Chef politique des sécessionnistes serbes de Bosnie, Karadzic avait participé à de nombreux pourparlers internationaux, et l’on supposait donc qu’il aurait pu faire des révélations sur les compromissions des Occidentaux avec les responsables du «nettoyage ethnique». Le temps passant, cet argument perd néanmoins peu à peu de sa valeur.

Durant longtemps, le fugitif a joui d’une protection tacite de la part des autorités de la Republika Srpska, et il pouvait également se rendre librement dans la Serbie de Milosevic. Les autorités de Belgrade affirment aujourd’hui vouloir coopérer pleinement avec le TPI, et semblent avoir effectivement coupé les bases arrière de Karadzic en Serbie depuis un an. Plusieurs signaux laissent même penser que les autorités actuelles de la Republika Srpska pourraient vouloir se débarrasser du dossier Karadzic. Les nationalistes du Parti démocratique serbe savent en effet que leur marge de manœuvre politique est étroitement limitée par le Haut représentant international en Bosnie, Paddy Ashdown, et ils essayent de donner des gages de bonne conduite.

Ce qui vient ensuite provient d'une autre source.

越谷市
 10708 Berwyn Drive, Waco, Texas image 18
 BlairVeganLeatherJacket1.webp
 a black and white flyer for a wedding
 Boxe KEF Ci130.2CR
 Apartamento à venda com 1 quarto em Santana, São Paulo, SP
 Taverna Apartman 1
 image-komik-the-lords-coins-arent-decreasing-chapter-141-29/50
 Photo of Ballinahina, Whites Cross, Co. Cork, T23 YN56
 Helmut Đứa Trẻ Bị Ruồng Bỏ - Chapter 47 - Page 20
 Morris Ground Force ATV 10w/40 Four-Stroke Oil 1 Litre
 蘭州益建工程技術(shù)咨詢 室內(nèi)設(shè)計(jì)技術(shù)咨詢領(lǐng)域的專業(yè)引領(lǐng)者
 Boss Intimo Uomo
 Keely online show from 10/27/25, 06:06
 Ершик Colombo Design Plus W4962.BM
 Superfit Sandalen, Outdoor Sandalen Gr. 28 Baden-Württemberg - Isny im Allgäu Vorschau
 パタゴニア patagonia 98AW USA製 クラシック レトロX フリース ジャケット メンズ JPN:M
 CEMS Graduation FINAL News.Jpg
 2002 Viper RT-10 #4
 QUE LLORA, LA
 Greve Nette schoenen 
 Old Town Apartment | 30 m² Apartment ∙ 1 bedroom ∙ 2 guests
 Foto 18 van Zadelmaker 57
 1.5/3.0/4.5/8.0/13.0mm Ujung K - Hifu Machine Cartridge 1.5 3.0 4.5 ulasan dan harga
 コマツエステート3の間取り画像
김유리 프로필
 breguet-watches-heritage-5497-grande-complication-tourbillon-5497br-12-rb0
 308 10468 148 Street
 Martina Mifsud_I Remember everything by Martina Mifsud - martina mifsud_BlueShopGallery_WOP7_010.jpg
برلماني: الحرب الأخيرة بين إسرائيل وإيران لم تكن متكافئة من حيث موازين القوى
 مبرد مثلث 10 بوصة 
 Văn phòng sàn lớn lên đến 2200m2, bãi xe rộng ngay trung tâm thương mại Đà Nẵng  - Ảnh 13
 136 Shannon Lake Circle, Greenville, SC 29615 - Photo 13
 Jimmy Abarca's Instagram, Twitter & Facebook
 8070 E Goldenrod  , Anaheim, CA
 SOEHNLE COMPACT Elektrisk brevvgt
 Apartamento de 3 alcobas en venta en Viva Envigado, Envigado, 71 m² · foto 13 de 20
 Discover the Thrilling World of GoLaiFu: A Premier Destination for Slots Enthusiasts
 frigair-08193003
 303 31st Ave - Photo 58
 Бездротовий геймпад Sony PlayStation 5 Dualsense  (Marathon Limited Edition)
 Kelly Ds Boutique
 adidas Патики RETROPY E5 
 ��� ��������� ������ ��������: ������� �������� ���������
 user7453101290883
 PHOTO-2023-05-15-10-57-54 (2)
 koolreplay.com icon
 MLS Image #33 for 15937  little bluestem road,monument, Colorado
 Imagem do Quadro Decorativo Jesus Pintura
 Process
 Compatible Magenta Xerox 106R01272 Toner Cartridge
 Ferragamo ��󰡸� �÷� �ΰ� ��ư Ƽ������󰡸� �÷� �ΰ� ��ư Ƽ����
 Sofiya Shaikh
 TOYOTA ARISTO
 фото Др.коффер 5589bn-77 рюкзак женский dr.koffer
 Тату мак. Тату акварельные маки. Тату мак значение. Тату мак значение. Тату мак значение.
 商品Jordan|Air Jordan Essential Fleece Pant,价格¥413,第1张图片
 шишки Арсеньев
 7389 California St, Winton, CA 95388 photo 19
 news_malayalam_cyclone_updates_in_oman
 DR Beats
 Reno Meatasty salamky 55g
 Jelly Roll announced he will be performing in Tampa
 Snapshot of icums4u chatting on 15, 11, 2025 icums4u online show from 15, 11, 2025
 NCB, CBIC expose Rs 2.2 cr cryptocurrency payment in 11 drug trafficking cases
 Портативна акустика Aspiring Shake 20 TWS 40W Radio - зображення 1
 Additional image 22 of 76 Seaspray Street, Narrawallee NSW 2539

Le soutien de l’Eglise orthodoxe

Le fugitif disposait également d’une solide cagnotte, fruit des pillages et des trafics du temps de la guerre. Son frère, Luka Karadzic, qui réside en Serbie, était l’un des personnages clés des fructueux trafics de pétrole dans les Balkans. Ses comptes bancaires et ses sociétés ont été placés sous séquestre, tandis que Momcilo Mandic, lui aussi impliqué dans la contrebande d’essence et considéré comme le principal financier de Karadzic, a été arrêté en Serbie en mars 2003. Le magot avec lequel le fugitif payait ses gardes du corps et achetait silences et complicités a vraisemblablement dû fondre comme neige au soleil. Les derniers soutiens officiels de Karadzic se trouvent du côté de l’Église orthodoxe, et le fugitif pourrait occasionnellement trouver refuge dans des monastères.

Selon toutes probabilités, Radovan Karadzic se cache dans une petite région montagneuse de l’est de la Bosnie, qui s’étend depuis Pale jusqu’à la frontière monténégrine. Malgré la promesse d’une très forte récompense, l’administration internationale en Bosnie n’a toujours pas pu obtenir de témoignages menant à son arrestation. La dernière opération aurait été lancée à la suite d’informations selon lesquelles Karadzic serait malade ou blessé et aurait cherché des soins à Pale. Reconnaissant le nouvel échec des soldats de la SFOR, un porte-parole de la force internationale a cependant expliqué que main basse avait été faite sur de nombreux documents qui pourraient faciliter l’arrestation de Karadzic, ce qui représente une sorte de lot de consolation. «Ils savent tout, sauf l’endroit où se cache mon mari», a commenté Ljiljana Karadzic, dont la maison a été une nouvelle fois fouillée de fond en combles.

Malgré les pressions et les offres de prime, la population serbe de la région semble massivement faire bloc autour de son ancien dirigeant. C’est probablement là que réside la grande différence entre Radovan Karadzic et Saddam Hussein.